Some names, though, give hints about those bearing them, such as oystercatcher and turnstone. The latter is a brightly patterned bird of rocky or shingly shores that probes between stones and flips them over in search of invertebrate prey. The oystercatcher -- though it goes by a slight misnomer, it does eat shellfish -- commonly hammers away at mussels with its long bright-orange chisel of a beak, or probes into somewhat sandy substrates for cockles or mud-worms. Some oystercatchers actually specialize, typically eating mostly either shellfish or mud-worms; as a result, their bill shapes actually differ subtly.

Those other groups mentioned are all adapted to a remarkable suite of habitats -- the rich margins of wetlands.

Plovers typically pick food from rather dry surfaces, while sandpipers, peeps and stints have finer, short bills, with which they pick minute invertebrates from the wet surface along the tide line or water's edge. Shanks (redshanks, greenshanks, yellowlegs and so on) wade into deeper water, picking delicately, and though the snipe and dowitchers sometimes also wade, they are probers, not pickers -- pushing their long, slightly bulbous-tipped beaks deep into soft mud to extract their food. Godwits and curlews have the longest beaks of all, some straight, some slightly upturned, others deeply down-curved, but each serving a slightly different though related purpose, reaching deeper than the next species.

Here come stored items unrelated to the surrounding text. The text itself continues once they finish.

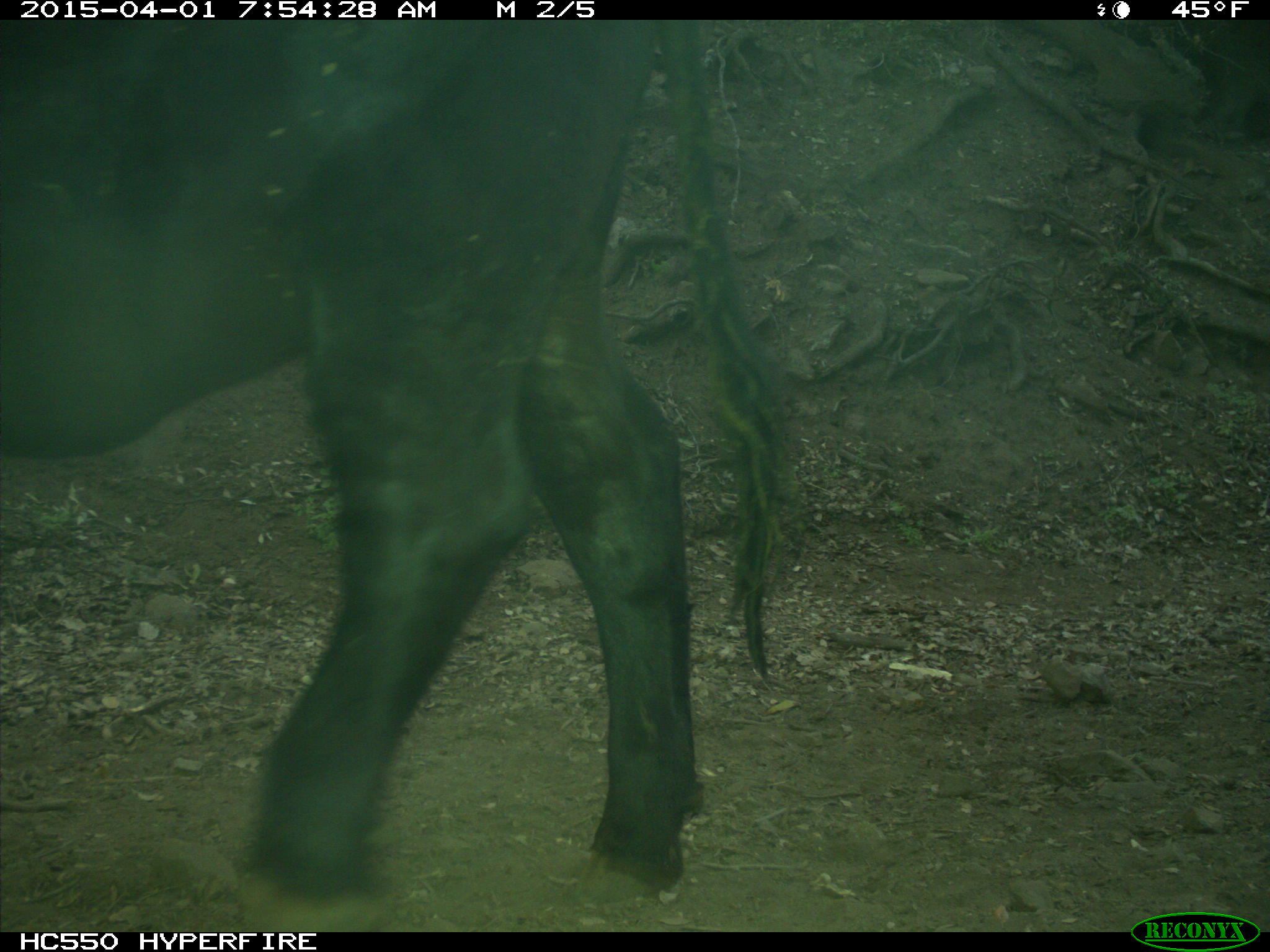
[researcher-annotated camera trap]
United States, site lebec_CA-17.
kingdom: Animalia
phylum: Chordata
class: Mammalia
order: Artiodactyla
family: Bovidae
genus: Bos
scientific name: Bos taurus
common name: domestic cow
Bos taurus (domestic cow).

To see a mixed flock of shorebirds foraging across an open wetland is to witness one of nature's miracles of adaptation, specialization and co-existence. If they all had similar bills, their numbers would quickly exhaust the reachable food supply, while leaving other prey species untouched. As it is, the various bill lengths of the different species enable them to co-exist in the same habitat by targeting a slightly different foraging niche in search of different prey.

Some of these wading bird species favor inland wetlands, marshes, bogs and swamps, others prefer coastal tidal estuaries, mudflats, sandy beaches or rocky flats and shallow lagoons -- so you can tell already that they are at home in both salt and freshwater.

Many species inhabit the vast northern tundra during the brief Arctic summer, dividing it up territorially based on various microhabitats, and take advantage of the plethora of insect larvae during that brief season. When those latitudes turn frigid, they head for warmer climes for the winter to find food -- and it is during these immense, long-distance migrations that they typically turn to very different wetlands, biologically highly productive coastal wetlands , which they use as stopover sites to rest and restock on calories -- in our terms, highway service areas. Thereby hangs a tale, but more of that in my next column.

Living umbrella

I have been fortunate enough to watch a tremendous diversity of shorebirds at innumerable sites around the world, yet my most recent encounter was certainly one of the most impressive.

While sitting peacefully by a shallow coastal lagoon beside the Firth of Thames at Miranda in North Island, New Zealand, just a few weeks ago, a great flurry of wings engulfed me. I felt like I was sitting beneath a living umbrella of feathered creatures, as they wheeled in a dome above my head: red knots, godwits and wrybills were making a deep noise like the rushing of wind through an immense feathered fan. They swept back and forth above me, then -- as if on cue -- settled down, like a huge feather blanket wafting down over the ponds right in front of me, offering me close-up views in the near silence that followed.

What a marvelous, moving experience! Here they were, hundreds of them, whichever way I looked. And all were dependent on wetlands and the freedom to forage from them.